This project examines the individual and structural factors that underlie a person's decision to vote. Prior research has made it clear that demographics affect how likely a person is to vote, and that increasing the costs associated with voting makes a person less likely to vote. The project constructs a new theory of voter turnout that merges these two findings, arguing that demographics determine political resources (including political knowledge and civic skills), which in turn determine whether a person is able to overcome the voting costs placed on him or her.
The project's intellectual merit is associated with its advances in theory and empirical research on voting. The project develops statistical models that test the interaction between demographics and voting costs to observe how voting costs differentially affect people based on their demographic characteristics.

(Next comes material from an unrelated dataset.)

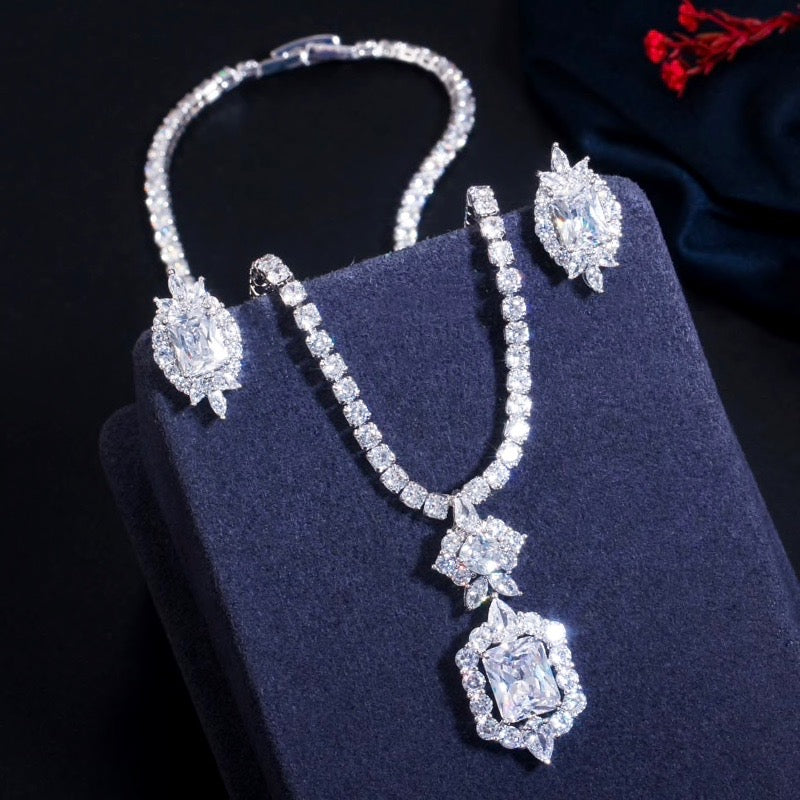 Wedding Jewelry - Silver Cubic Zirconia Bridal Jewelry Set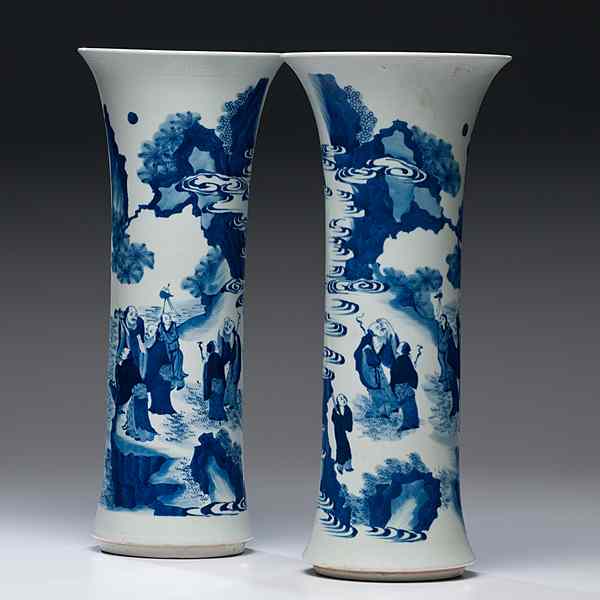 Appraisal: Blue and White Beaker Vases Chinese a pair of blue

These models will account for demographics, the voting costs voters face, community characteristics, and the campaign environment. The project will provide insight into the costs that voters face and identify which types of voters are overburdened with voting costs and how turnout among these groups can be made more representative. The research examines voting costs that have received little attention in prior research, and incorporates several voting costs in the same model to discover precisely which costs are posing the greatest threat to turnout.
Studying voter turnout is of great importance because the people who vote tend to have more influence in matters of policy and government than those who do not vote. Voters have been shown to have different policy concerns than non-voters. If certain people routinely abstain from voting because the costs are too high, they may not be adequately represented in local, state, and federal government. This could leave segments of the population under-represented.